Your goal:
Copy out, in full, every line below that contains the string "electric". Matching is case-sensitive.

Dataset records:
>> Begin

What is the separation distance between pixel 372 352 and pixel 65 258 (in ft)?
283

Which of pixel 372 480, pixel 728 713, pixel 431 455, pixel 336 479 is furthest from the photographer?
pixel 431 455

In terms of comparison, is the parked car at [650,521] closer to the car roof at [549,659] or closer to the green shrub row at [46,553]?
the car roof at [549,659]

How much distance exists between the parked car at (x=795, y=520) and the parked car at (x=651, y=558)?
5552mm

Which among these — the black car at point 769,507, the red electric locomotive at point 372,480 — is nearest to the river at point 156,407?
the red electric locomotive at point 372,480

>> End
>> Begin

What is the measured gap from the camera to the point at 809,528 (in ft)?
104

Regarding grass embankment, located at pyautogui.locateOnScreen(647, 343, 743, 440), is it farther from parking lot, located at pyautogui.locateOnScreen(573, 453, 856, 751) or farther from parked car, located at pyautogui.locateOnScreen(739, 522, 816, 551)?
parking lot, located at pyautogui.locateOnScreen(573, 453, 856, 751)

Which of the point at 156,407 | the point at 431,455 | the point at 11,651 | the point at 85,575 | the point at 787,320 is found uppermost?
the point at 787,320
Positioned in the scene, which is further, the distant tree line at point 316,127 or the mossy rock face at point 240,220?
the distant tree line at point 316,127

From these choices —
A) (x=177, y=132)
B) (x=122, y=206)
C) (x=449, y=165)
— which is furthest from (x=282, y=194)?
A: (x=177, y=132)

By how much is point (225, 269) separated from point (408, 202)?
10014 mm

>> End

Solution for this task:
Which among these — the black car at point 769,507, the red electric locomotive at point 372,480 — is nearest to the river at point 156,407?
the red electric locomotive at point 372,480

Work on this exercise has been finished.